Dynamic configuration
Envoy is architected such that different types of configuration management approaches are possible. The approach taken in a deployment will be dependent on the needs of the implementor. Simple deployments are possible with a fully static configuration. More complicated deployments can incrementally add more complex dynamic configuration, the downside being that the implementor must provide one or more external REST based configuration provider APIs. This document gives an overview of the options currently available.
- Top level configuration reference.
- Reference configurations.
- Envoy v2 API overview.
Fully static
In a fully static configuration, the implementor provides a set of listeners (and filter chains), clusters, and optionally HTTP route configurations. Dynamic host discovery is only possible via DNS based service discovery. Configuration reloads must take place via the built in hot restart mechanism.
Though simplistic, fairly complicated deployments can be created using static configurations and graceful hot restarts.
SDS/EDS only
The service discovery service (SDS) API provides a more advanced mechanism by which Envoy can discover members of an upstream cluster. SDS has been renamed to Endpoint Discovery Service (EDS) in the v2 API. Layered on top of a static configuration, SDS allows an Envoy deployment to circumvent the limitations of DNS (maximum records in a response, etc.) as well as consume more information used in load balancing and routing (e.g., canary status, zone, etc.).
SDS/EDS and CDS
The cluster discovery service (CDS) API layers on a mechanism by which Envoy can discover upstream clusters used during routing. Envoy will gracefully add, update, and remove clusters as specified by the API. This API allows implementors to build a topology in which Envoy does not need to be aware of all upstream clusters at initial configuration time. Typically, when doing HTTP routing along with CDS (but without route discovery service), implementors will make use of the router’s ability to forward requests to a cluster specified in an HTTP request header.

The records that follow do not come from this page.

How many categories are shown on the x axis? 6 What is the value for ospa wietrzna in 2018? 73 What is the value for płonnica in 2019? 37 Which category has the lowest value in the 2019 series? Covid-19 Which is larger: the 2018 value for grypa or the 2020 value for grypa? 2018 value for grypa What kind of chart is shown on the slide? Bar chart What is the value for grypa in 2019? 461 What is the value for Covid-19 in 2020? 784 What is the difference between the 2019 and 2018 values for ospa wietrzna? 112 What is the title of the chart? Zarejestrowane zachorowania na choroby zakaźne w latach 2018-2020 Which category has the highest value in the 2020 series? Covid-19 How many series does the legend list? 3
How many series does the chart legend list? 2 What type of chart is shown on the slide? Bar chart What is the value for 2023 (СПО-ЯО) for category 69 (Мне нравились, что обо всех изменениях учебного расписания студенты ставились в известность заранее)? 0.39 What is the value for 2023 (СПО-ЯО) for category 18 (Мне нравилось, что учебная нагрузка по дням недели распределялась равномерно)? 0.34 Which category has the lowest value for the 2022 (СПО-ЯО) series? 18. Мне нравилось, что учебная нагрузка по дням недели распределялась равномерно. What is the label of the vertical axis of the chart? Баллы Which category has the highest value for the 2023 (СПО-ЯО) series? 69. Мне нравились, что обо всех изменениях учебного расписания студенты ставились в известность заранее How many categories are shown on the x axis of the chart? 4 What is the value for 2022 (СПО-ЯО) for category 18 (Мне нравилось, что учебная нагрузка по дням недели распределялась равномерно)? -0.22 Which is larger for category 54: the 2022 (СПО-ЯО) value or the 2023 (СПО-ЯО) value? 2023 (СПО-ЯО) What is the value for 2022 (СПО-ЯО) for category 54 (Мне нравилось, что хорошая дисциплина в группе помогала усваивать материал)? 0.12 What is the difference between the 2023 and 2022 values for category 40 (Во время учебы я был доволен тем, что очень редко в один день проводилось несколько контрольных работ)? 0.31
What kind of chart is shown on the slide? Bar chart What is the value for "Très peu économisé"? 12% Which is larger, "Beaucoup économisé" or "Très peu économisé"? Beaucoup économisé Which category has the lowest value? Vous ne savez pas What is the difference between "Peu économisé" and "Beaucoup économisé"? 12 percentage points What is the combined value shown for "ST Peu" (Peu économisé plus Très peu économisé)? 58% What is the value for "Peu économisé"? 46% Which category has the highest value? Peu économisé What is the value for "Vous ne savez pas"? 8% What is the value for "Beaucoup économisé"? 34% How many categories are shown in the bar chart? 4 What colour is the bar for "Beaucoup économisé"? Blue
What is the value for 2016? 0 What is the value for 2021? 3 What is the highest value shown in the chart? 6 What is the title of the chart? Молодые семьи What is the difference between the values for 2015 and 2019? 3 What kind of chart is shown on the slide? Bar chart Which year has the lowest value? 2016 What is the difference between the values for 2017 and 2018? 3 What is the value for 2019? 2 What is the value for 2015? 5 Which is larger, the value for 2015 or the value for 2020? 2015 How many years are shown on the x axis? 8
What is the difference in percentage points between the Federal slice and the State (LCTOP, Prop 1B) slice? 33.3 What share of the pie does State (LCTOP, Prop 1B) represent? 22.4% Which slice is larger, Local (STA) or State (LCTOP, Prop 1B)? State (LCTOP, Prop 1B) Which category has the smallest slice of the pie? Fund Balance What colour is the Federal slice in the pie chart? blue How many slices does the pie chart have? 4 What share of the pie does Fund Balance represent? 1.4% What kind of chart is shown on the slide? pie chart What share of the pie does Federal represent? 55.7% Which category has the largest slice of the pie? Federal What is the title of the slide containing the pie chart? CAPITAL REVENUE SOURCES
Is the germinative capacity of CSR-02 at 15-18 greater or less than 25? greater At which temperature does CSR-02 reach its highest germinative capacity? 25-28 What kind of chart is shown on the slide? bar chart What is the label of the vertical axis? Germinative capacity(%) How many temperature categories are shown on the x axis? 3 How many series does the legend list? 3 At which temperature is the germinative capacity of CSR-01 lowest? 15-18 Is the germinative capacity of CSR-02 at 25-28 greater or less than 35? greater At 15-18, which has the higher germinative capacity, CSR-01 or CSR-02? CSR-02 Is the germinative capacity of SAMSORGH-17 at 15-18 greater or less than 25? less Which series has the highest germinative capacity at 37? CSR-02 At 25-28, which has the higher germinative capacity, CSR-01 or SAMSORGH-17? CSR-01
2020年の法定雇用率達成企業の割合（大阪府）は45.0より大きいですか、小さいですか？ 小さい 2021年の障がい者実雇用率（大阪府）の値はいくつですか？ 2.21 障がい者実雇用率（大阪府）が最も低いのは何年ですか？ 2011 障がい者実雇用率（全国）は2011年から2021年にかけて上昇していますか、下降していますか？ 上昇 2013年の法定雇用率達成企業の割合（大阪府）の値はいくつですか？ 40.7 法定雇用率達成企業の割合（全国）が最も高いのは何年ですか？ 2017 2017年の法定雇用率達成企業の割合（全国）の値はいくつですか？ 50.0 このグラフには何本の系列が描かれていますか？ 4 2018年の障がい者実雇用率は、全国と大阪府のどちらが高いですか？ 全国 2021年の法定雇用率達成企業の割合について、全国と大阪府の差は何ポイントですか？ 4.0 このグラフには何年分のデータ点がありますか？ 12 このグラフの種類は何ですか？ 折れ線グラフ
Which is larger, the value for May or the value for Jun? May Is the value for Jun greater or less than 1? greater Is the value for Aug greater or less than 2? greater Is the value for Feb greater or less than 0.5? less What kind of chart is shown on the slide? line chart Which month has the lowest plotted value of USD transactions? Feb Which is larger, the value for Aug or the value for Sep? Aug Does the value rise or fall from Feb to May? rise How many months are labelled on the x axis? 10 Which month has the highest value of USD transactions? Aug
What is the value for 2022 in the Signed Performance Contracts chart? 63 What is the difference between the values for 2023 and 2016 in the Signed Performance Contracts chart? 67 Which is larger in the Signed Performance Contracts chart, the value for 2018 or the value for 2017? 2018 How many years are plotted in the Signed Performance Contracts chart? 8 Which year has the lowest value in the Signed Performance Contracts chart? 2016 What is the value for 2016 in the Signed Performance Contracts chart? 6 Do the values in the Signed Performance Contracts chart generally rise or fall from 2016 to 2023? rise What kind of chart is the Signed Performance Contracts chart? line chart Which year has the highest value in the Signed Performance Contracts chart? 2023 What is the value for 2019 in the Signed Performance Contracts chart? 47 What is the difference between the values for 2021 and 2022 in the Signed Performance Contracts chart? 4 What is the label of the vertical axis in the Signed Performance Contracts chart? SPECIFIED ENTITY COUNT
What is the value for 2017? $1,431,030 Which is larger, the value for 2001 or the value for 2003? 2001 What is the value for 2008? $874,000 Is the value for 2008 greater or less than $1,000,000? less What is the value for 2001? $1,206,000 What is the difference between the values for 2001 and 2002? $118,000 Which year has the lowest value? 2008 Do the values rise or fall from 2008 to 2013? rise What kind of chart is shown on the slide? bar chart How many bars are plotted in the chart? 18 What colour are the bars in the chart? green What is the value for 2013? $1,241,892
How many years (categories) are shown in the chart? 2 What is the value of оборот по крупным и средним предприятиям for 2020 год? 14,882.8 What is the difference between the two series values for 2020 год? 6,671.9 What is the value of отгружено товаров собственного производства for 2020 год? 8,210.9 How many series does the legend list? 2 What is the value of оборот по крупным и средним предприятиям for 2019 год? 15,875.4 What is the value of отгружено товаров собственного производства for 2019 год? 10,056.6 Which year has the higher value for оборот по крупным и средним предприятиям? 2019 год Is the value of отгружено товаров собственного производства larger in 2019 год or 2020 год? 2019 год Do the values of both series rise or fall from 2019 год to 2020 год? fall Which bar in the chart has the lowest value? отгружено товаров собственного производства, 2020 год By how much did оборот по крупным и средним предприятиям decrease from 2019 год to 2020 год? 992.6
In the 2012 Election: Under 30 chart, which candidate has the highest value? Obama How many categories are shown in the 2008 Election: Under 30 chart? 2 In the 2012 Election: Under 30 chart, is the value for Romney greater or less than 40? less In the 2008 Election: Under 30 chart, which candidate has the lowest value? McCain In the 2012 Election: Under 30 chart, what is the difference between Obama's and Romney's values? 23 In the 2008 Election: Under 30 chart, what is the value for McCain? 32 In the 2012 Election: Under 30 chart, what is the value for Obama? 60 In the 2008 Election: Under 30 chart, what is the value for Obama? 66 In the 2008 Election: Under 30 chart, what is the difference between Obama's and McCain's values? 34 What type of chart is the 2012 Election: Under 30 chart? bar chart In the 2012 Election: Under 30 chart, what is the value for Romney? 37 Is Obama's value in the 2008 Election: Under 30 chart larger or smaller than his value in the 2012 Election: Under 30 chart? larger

Although it is possible to use CDS without SDS/EDS by specifying fully static clusters, we recommend still using the SDS/EDS API for clusters specified via CDS. Internally, when a cluster definition is updated, the operation is graceful. However, all existing connection pools will be drained and reconnected. SDS/EDS does not suffer from this limitation. When hosts are added and removed via SDS/EDS, the existing hosts in the cluster are unaffected.
SDS/EDS, CDS, and RDS
The route discovery service (RDS) API layers on a mechanism by which Envoy can discover the entire route configuration for an HTTP connection manager filter at runtime. The route configuration will be gracefully swapped in without affecting existing requests. This API, when used alongside SDS/EDS and CDS, allows implementors to build a complex routing topology (traffic shifting, blue/green deployment, etc.) that will not require any Envoy restarts other than to obtain a new Envoy binary.
SDS/EDS, CDS, RDS, and LDS
The listener discovery service (LDS) layers on a mechanism by which Envoy can discover entire listeners at runtime. This includes all filter stacks, up to and including HTTP filters with embedded references to RDS. Adding LDS into the mix allows almost every aspect of Envoy to be dynamically configured. Hot restart should only be required for very rare configuration changes (admin, tracing driver, etc.) or binary updates.